SOURCE TEXT:
════════
For the rest, maybe talk with a few lawyers to try and have them help YOU figure out the divorce, custody, debt, etc. That MAY help you understand what you would face and then you can plan accordingly (NOT saying you should divorce -- just try to get as much info as you can).

"She has been complaining that I never gave her "space" "
This is the ONLY REASON she is giving you for leaving? Seems to not be the whole story....


----------



## stratdude (May 15, 2020)

jlg07 said:


> "She has been complaining that I never gave her "space" "
> This is the ONLY REASON she is giving you for leaving? Seems to not be the whole story....


No, it is not the whole story, but it is similar to so many others here. She got caught texting. She felt something was missing from our relationship. She admits she was being selfish and liked the attention (she was enjoying other flirtatious attention too), probably because she feels she is getting older (she admits that0. She is now suddenly upset over things I did/failed to do throughout our past (basic annoyances spouses have, like not helping with groceries or listening enough), and recites them like ammunition, anytime we talk about "working things out", etc etc. We've been going to counseling, and she says we are trying to work things out (even in the texts I've seen to others on her phone). I've never seen her text to anyone that "we are done" but I don't think she knows what she wants. She admits she is scared of someday looking back and knowing it was the worst mistake she ever made if we divorce. I don't know. But I'm not going to play this game for years like some people do. 

We are probably 20-30 grand upside down on the RV loan. We traded in one that we still owed money on. The wife wanted a new RV, and I told her pick the one she wanted. Why? Because I'm a narcissist who didn't hold her hand enough and didn't help with the groceries and always did things my way. Thats why.


----------



## jlg07 (Feb 24, 2017)
════════
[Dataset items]

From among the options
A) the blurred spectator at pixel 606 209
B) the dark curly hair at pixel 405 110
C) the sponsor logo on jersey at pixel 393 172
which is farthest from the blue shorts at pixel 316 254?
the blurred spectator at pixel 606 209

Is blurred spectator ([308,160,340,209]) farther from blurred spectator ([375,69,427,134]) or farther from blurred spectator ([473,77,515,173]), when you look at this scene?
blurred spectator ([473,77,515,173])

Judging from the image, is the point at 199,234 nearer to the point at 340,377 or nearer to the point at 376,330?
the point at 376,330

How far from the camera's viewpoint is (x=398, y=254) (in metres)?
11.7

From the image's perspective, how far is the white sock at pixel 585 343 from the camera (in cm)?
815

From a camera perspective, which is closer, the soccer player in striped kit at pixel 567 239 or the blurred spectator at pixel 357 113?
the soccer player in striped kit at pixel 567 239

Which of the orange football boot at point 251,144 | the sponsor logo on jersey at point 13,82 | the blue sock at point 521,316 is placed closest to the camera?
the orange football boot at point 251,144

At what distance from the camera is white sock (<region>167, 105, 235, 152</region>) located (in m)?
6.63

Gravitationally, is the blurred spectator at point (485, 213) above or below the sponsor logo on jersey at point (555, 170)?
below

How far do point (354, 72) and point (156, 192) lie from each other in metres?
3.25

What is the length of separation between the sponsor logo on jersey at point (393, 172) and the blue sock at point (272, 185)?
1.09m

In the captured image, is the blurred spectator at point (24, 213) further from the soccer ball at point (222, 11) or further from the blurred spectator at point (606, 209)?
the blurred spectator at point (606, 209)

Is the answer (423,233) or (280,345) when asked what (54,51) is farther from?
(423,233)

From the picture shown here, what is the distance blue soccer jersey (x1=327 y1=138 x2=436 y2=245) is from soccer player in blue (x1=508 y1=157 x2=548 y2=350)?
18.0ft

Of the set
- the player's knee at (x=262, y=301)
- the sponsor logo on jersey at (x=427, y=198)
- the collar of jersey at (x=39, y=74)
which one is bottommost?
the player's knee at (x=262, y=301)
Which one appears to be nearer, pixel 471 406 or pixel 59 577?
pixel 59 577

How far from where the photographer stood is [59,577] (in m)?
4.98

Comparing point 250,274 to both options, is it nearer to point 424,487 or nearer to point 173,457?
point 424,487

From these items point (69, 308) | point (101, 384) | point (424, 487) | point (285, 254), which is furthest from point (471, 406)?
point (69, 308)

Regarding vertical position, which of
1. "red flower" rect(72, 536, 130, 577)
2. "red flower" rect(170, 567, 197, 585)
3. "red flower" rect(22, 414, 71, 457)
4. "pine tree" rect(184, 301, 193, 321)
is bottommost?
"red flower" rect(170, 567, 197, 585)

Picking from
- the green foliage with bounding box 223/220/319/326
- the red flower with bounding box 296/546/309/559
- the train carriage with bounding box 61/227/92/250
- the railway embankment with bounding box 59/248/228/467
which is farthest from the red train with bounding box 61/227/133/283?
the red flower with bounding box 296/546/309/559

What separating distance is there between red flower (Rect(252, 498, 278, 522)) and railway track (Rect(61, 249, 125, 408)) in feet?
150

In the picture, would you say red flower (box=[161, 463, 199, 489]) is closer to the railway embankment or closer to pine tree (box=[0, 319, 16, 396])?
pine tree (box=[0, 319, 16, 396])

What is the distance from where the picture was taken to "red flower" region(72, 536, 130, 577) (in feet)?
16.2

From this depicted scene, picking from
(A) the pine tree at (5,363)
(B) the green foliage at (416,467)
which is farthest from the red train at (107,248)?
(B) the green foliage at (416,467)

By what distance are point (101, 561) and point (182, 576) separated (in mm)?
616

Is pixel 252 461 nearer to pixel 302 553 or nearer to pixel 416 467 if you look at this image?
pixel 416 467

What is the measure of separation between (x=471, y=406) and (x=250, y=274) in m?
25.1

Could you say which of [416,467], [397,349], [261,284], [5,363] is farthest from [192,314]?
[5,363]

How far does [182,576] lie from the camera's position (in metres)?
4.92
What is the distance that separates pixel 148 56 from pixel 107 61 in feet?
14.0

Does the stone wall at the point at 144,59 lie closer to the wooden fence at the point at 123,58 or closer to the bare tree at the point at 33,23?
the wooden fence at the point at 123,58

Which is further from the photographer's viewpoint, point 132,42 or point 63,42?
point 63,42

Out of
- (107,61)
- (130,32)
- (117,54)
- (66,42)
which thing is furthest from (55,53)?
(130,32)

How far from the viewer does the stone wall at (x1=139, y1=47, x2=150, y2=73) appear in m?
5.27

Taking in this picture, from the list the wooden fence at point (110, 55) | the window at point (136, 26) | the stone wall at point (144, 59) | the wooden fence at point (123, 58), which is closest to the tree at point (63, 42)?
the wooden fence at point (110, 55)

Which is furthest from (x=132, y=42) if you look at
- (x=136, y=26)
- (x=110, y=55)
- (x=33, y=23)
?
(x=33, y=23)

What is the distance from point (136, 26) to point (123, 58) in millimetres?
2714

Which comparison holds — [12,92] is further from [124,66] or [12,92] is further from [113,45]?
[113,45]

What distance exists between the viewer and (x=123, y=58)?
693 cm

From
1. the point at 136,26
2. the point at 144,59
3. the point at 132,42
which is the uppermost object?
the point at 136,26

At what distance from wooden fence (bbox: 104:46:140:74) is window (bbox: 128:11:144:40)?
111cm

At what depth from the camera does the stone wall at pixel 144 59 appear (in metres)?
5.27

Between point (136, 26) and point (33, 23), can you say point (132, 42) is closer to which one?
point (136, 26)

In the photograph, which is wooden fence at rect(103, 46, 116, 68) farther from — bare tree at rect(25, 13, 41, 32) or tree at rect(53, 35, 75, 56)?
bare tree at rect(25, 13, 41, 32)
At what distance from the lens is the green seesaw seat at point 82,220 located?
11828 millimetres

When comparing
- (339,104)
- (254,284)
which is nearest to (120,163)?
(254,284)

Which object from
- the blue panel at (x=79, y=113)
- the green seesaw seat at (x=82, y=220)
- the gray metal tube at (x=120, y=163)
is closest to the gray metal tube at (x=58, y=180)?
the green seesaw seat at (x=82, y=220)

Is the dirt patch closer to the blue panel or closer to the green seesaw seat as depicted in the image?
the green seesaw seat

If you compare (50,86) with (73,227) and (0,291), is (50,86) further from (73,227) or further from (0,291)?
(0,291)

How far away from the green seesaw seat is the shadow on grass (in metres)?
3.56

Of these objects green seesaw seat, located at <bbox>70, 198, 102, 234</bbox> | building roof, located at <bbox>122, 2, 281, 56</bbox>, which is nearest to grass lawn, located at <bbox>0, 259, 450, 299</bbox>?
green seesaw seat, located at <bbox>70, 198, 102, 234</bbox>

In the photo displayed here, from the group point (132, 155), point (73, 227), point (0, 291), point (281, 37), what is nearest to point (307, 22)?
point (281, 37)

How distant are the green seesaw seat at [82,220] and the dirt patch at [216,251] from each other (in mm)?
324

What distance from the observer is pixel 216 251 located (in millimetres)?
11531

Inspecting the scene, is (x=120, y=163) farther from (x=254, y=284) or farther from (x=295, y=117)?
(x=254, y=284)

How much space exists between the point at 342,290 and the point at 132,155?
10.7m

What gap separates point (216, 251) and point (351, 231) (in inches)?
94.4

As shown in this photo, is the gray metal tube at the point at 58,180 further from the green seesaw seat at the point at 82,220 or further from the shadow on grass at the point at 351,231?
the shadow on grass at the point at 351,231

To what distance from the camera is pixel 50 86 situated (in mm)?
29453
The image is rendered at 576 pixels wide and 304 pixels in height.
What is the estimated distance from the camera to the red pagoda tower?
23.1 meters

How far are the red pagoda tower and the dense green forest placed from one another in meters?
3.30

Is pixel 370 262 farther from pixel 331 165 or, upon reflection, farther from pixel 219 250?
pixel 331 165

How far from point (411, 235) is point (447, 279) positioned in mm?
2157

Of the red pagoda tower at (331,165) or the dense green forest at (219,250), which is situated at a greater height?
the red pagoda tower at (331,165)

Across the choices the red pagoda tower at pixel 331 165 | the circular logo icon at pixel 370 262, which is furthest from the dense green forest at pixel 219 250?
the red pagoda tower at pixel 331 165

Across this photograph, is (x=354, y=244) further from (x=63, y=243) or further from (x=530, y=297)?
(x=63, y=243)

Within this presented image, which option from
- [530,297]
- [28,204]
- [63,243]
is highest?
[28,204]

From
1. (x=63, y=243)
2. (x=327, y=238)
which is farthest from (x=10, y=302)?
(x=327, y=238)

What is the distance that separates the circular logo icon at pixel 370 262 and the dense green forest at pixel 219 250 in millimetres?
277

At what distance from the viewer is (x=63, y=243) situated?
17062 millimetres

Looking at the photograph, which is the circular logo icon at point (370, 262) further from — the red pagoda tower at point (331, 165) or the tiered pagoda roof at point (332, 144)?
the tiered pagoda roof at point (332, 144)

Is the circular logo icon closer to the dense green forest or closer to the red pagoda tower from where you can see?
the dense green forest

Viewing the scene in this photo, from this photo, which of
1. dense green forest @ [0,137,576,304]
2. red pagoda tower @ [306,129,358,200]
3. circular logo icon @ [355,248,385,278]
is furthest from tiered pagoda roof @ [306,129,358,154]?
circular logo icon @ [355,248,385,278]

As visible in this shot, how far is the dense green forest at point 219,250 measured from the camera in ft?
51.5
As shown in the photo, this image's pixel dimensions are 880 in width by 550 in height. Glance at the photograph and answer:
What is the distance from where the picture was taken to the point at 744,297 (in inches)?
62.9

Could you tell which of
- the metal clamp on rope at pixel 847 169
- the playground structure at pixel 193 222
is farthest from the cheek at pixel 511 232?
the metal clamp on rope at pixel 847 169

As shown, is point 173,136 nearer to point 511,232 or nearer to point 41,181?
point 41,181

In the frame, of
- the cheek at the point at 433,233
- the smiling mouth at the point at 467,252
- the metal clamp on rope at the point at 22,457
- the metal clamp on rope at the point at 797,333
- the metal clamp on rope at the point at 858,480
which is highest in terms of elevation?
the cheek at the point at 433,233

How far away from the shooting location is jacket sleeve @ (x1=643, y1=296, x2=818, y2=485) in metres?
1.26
════════
STATED PROBLEM A: From the forum thread, quote the passage that begins at the words "For the rest, maybe" and stops after the words "(May 15, 2020)".
STATED PROBLEM B: Count the lines of the entries that contain the string "bare", treating uppercase and lowercase as different, and reply with the number alone.

TASK SOLUTION A:
For the rest, maybe talk with a few lawyers to try and have them help YOU figure out the divorce, custody, debt, etc. That MAY help you understand what you would face and then you can plan accordingly (NOT saying you should divorce -- just try to get as much info as you can).

"She has been complaining that I never gave her "space" "
This is the ONLY REASON she is giving you for leaving? Seems to not be the whole story....


----------



## stratdude (May 15, 2020)

TASK SOLUTION B: 3